To do —
[A] Answer each question about the Nagios passage:
(i) Under what license is Nagios available?
(ii) Where does Nagios run?
(iii) Which check is given as the example for seeing whether there is an sshd service on a target host?
[B] Duplicate the Nagios passage between "Monitoring Plugins" and "on target host)", inclusive.

Document passage —
╔══

Nagios
Nagios is a Network / Host monitoring package available under the GPL. See Either the Wikipedia Summary or the Product Homepage for more details.
Gridpp operates a UK-wide Nagios, info is here: http://www.gridpp.ac.uk/wiki/UKI_Regional_Nagios
Although not promarily designed as Monitoring_Tools_for_LCG it can provide administrators with alerts on failing services and potentially restart them, as well as provide availability statistics.
Monitoring Plugins
Are documented on a Separate Page.
Remote Hosts
Because Nagios runs on a central server, it can only interrogate the remote state of machines if they are somehow accessible over the network. This means that it can run any monitor on localhost but is restricted to the following for remote ones:
- Network services (ie, check_ssh used to see if there's an sshd service on target host)

╚══

Given entries —

╔══

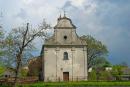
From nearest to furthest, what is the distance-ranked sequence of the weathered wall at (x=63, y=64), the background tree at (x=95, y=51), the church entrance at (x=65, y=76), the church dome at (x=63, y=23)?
the weathered wall at (x=63, y=64) < the church entrance at (x=65, y=76) < the church dome at (x=63, y=23) < the background tree at (x=95, y=51)

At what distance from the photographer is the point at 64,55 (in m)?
67.0

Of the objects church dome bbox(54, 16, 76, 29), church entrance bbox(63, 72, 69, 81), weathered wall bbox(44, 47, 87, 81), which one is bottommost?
church entrance bbox(63, 72, 69, 81)

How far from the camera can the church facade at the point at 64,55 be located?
217ft

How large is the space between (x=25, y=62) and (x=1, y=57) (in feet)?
21.5

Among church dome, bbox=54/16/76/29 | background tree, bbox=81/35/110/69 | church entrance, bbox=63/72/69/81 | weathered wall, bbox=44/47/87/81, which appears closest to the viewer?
weathered wall, bbox=44/47/87/81

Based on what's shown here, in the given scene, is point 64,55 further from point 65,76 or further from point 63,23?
point 63,23

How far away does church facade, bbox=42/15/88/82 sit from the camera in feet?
217

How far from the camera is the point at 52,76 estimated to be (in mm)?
66125

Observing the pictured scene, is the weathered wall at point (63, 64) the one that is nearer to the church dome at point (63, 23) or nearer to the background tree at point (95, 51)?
the church dome at point (63, 23)

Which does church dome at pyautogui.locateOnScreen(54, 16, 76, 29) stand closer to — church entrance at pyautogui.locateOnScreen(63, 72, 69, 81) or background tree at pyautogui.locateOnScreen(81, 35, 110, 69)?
church entrance at pyautogui.locateOnScreen(63, 72, 69, 81)

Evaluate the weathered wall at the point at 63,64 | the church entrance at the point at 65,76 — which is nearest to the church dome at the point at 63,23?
the weathered wall at the point at 63,64

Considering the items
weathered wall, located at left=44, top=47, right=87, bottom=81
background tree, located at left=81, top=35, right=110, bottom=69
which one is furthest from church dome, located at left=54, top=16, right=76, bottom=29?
background tree, located at left=81, top=35, right=110, bottom=69

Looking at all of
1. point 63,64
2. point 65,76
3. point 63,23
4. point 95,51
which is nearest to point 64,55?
point 63,64

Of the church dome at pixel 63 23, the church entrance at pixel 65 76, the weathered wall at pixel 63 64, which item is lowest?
the church entrance at pixel 65 76
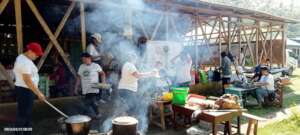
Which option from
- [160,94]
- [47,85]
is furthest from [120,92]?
[47,85]

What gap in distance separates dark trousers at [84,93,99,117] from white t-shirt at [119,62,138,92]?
0.86 m

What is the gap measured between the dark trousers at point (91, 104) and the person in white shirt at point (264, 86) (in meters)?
4.99

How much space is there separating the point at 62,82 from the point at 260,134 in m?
5.56

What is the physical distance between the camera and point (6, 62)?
1070 centimetres

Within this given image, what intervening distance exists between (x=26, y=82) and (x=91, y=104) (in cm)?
190

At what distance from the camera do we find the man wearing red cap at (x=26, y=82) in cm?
461

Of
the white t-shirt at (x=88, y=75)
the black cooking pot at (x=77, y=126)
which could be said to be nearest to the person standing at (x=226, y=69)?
the white t-shirt at (x=88, y=75)

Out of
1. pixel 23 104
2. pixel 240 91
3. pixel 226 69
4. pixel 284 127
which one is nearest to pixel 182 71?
pixel 240 91

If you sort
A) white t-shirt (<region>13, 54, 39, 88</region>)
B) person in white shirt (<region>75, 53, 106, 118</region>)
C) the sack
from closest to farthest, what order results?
white t-shirt (<region>13, 54, 39, 88</region>), person in white shirt (<region>75, 53, 106, 118</region>), the sack

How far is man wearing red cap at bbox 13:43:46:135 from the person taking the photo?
15.1 feet

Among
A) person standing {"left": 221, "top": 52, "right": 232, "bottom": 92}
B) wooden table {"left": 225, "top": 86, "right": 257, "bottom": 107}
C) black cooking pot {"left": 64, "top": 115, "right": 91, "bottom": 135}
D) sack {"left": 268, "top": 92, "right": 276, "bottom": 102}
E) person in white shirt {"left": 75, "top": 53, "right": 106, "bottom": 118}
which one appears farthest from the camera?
person standing {"left": 221, "top": 52, "right": 232, "bottom": 92}

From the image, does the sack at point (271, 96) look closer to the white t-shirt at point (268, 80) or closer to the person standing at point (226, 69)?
Result: the white t-shirt at point (268, 80)

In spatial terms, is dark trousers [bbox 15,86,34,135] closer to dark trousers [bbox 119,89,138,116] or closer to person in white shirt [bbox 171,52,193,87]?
dark trousers [bbox 119,89,138,116]

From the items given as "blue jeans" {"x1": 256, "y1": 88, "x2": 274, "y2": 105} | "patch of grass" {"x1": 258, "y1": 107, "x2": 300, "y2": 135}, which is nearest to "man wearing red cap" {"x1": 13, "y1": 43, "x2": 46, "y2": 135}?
"patch of grass" {"x1": 258, "y1": 107, "x2": 300, "y2": 135}
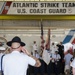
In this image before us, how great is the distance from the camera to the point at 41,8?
1628cm

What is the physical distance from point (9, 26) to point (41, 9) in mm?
3271

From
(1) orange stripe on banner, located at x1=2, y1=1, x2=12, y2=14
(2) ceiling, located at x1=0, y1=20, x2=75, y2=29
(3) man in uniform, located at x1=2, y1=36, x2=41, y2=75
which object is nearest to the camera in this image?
(3) man in uniform, located at x1=2, y1=36, x2=41, y2=75

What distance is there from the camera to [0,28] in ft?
61.7

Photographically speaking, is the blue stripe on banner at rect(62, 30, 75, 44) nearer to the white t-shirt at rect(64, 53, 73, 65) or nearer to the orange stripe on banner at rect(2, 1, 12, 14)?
the white t-shirt at rect(64, 53, 73, 65)

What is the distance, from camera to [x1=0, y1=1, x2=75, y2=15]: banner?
1620 centimetres

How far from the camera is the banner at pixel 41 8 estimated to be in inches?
638

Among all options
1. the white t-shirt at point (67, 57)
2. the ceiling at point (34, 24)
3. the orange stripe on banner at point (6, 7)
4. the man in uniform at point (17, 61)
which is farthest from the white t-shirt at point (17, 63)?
the ceiling at point (34, 24)

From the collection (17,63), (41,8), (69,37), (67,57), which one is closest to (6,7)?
(41,8)

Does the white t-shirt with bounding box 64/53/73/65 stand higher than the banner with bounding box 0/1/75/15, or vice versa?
the banner with bounding box 0/1/75/15

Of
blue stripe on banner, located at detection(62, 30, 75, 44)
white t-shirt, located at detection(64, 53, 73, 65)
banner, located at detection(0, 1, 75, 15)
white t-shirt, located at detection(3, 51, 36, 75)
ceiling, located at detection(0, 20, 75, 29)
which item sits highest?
banner, located at detection(0, 1, 75, 15)

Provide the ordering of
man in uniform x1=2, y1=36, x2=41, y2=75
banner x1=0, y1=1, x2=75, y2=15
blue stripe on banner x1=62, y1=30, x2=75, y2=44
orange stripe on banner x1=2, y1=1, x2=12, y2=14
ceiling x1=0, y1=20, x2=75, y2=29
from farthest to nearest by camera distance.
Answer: ceiling x1=0, y1=20, x2=75, y2=29 → blue stripe on banner x1=62, y1=30, x2=75, y2=44 → orange stripe on banner x1=2, y1=1, x2=12, y2=14 → banner x1=0, y1=1, x2=75, y2=15 → man in uniform x1=2, y1=36, x2=41, y2=75

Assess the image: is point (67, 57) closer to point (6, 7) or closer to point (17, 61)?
point (6, 7)

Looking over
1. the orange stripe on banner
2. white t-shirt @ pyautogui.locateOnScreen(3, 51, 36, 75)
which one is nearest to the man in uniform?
white t-shirt @ pyautogui.locateOnScreen(3, 51, 36, 75)

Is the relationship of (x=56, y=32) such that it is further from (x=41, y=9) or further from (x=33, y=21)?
(x=41, y=9)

╚══

Answers given —
[A]
(i) The GPL.
(ii) On a central server.
(iii) check_ssh.

[B]
Monitoring Plugins
Are documented on a Separate Page.
Remote Hosts
Because Nagios runs on a central server, it can only interrogate the remote state of machines if they are somehow accessible over the network. This means that it can run any monitor on localhost but is restricted to the following for remote ones:
- Network services (ie, check_ssh used to see if there's an sshd service on target host)